* Source extract:
┄┄┄┄┄┄

Tuesday 3 August 2010

SSH peeping through the little cracks in the Great Firewall

One of the HPAMakers has gone to China for a couple of months. We don't tolerate internet filtering. In fact we hate it- they even block facebook :'(

So we decided to help him peep through the cracks of the great firewall. We tried Tor onion router. No go. We tried PHP proxies. No go. etc...
I lost patience at this point and gave him a locked down SSH account on our server and we just tunneled the web and IM traffic through it so he could enjoy tasty unfiltered internet just like they make it back home.

Server: Ubuntu Lucid OpenSSH
Client: Windows XP, putty + firefox portable
Here is a guide that should show you how get the same system working: howto

1. The basic idea was to setup a local SOCKSv5 proxy from putty(tunnels menu), settings: port 7071, dynamic, auto
Since we chose port 7071 so the proxy will run on the client as: 127.0.0.1:7071.
When the SSH connection is made serverip:port, the tunnels are created dynamically and hey presto we have unfiltered internet. Speedtest from lhopki01's end indicates he is getting about

2. Then tell firefox et al. to use proxy server 127.0.0.1 and port 7071.

┄┄┄┄┄┄

* Collected data:
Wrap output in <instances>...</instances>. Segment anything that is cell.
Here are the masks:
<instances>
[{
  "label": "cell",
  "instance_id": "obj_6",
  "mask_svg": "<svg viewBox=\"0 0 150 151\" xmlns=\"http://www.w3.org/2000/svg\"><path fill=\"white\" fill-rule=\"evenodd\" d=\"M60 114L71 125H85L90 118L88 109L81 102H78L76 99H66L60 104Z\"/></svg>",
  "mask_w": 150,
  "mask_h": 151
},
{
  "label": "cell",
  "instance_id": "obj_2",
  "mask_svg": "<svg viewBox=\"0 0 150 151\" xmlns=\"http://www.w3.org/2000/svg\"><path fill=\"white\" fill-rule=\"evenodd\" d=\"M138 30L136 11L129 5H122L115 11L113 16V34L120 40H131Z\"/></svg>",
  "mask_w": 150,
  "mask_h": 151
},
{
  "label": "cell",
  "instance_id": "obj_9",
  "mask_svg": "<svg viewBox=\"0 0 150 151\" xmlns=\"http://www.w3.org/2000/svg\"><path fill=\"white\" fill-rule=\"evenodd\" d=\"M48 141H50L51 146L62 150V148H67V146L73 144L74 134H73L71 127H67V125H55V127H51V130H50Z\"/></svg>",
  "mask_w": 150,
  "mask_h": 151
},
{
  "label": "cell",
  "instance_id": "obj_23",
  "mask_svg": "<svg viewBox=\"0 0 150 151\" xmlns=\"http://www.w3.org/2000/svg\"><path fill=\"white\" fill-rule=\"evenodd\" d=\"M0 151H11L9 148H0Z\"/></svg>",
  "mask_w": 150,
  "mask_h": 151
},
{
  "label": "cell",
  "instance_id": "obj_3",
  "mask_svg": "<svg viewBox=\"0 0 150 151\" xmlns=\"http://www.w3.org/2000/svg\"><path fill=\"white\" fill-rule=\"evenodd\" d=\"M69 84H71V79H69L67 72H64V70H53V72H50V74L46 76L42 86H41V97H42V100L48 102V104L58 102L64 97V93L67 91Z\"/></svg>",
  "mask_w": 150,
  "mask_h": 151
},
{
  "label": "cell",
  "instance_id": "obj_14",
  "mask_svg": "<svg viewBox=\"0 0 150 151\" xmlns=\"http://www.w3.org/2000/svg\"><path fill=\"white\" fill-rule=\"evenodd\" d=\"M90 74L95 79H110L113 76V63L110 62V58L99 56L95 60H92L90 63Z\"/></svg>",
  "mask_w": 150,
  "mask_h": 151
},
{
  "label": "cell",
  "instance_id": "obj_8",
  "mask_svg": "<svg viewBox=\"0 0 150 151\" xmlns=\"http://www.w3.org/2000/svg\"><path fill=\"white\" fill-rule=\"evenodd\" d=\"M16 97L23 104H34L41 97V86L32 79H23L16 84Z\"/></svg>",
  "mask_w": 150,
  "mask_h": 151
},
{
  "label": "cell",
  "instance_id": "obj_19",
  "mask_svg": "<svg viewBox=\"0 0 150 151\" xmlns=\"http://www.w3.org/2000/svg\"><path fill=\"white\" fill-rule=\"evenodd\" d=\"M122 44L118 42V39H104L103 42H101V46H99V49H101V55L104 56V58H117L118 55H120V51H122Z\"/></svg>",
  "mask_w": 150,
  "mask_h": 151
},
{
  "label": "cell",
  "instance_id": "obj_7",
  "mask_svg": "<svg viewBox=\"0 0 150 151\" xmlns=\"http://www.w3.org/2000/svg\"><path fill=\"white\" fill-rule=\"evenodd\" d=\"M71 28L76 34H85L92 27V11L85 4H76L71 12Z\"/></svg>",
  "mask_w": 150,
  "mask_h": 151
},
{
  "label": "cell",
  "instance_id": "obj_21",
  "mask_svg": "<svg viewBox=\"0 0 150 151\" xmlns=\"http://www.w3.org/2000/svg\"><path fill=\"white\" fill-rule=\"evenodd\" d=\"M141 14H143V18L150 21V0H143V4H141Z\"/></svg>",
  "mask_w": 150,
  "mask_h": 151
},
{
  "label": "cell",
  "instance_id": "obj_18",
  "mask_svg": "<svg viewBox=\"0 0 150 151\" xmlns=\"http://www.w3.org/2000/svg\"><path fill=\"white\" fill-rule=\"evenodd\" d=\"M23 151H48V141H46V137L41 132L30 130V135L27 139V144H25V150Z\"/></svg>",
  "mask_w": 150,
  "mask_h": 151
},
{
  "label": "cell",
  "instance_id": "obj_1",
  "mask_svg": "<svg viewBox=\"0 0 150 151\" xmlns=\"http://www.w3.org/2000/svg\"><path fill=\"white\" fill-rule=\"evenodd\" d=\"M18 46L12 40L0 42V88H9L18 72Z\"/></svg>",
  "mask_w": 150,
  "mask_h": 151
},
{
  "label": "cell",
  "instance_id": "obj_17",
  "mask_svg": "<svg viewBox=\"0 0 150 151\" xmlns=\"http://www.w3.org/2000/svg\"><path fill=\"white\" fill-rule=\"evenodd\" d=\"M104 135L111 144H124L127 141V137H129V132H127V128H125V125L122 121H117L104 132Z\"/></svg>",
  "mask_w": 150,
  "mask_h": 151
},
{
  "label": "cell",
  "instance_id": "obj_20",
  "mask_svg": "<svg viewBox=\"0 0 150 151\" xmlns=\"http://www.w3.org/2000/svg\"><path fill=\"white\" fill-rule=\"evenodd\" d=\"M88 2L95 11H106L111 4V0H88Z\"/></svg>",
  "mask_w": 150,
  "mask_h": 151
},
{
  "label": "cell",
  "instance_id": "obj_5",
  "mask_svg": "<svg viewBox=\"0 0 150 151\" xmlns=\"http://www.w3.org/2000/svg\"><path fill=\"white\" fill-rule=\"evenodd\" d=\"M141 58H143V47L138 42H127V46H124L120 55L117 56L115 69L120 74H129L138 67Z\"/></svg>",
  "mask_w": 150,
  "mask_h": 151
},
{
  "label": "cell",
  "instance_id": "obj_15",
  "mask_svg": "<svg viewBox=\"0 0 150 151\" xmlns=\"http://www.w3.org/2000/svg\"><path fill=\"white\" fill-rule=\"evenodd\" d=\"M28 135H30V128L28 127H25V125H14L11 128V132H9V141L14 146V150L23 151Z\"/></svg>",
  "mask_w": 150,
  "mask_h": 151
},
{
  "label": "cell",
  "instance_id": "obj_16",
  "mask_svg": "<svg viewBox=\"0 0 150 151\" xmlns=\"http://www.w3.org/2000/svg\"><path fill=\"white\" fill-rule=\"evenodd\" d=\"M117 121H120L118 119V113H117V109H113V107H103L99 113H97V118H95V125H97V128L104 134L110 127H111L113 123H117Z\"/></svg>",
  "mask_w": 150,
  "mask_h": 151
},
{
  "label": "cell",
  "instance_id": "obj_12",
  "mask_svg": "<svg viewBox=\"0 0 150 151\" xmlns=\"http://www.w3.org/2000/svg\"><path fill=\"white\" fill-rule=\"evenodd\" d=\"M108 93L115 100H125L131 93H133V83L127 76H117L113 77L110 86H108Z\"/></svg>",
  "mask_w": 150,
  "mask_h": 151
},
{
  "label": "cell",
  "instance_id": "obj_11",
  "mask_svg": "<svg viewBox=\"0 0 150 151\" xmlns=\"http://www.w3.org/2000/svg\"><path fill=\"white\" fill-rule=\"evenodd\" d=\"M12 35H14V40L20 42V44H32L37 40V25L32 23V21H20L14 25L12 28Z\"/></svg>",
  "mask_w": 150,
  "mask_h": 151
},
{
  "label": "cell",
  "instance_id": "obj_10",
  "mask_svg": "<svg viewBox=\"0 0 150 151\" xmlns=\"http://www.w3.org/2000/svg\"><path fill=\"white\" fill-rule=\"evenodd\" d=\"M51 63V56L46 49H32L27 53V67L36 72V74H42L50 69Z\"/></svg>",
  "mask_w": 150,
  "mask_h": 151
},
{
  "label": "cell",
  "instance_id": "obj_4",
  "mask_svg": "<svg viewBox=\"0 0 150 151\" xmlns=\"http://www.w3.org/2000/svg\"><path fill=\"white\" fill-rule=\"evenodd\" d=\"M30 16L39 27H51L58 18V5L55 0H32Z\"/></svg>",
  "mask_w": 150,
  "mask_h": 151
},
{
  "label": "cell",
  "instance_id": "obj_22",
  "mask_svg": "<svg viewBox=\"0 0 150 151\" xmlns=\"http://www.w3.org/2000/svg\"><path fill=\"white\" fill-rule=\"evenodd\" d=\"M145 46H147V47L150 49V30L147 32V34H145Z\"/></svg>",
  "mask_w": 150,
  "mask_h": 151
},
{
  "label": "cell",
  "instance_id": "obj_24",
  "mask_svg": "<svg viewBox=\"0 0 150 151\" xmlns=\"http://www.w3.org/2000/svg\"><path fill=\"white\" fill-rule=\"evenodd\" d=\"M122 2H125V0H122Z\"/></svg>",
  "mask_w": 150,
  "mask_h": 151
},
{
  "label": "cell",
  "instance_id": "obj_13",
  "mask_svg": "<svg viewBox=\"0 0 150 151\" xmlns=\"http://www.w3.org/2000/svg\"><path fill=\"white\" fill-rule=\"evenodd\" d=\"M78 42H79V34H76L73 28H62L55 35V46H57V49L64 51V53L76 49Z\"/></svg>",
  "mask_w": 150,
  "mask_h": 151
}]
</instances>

┄┄┄┄┄┄

* Explore the material:
1 > Sum up the blog post on SSH tunneling in two sentences.
2 > In the blog post on SSH tunneling, rewrite the paragraph that begins "So we decided to help him peep" as a short list, keeping its main facts.
3 > Carry the blog post on SSH tunneling forward from its last step, "Then tell firefox et al. to use proxy server 127.0.0.1 and port 7071."
These entries are separate material and have nothing to do with the blog post on SSH tunneling.

* Replies:
1 > When one of the HPAMakers went to China and neither Tor nor PHP proxies got past the filtering, the writer gave him a locked-down SSH account on their server to tunnel his web and IM traffic through. The setup has PuTTY on a Windows XP client create a dynamic SOCKSv5 proxy on 127.0.0.1 port 7071, and Firefox is then set to use that proxy.

2 >
- Tried the Tor onion router: it didn't work.
- Tried PHP proxies: they didn't work.
- Gave him a locked-down SSH account on their server.
- Tunneled his web and IM traffic through it so he could get unfiltered internet, as at home.

3 >
Then you think: hey great I am done. This all makes sense I can get blocked pages up woohoo. Then you realise that the Chinese govenment have been poisoning and changing DNS records. So you shout: what the f^&"*"£ hell are they playing at!?!
Then you take the final step to make sure the DNS lookups happen back home too: http://home.wangjianshuo.com/archives/20100121_how_to_access_twitter_and_facebo
3. In Firefox, enter "about:config" into the address bar (Yes, it is a strange URL, just in the location where you typically would enter http://....) After click "I'll be careful. I promise" button, you will see a long list of configuration options started with Filter input box.
Enter "network.proxy.socks_remote_dns" (without quotation marks) into the Filter input box, and you will see a line with network.proxy.socks_remote_dns as Preference Name appears. Double click it so the Value field changes from False to True (and you will also notice the line becomes bold).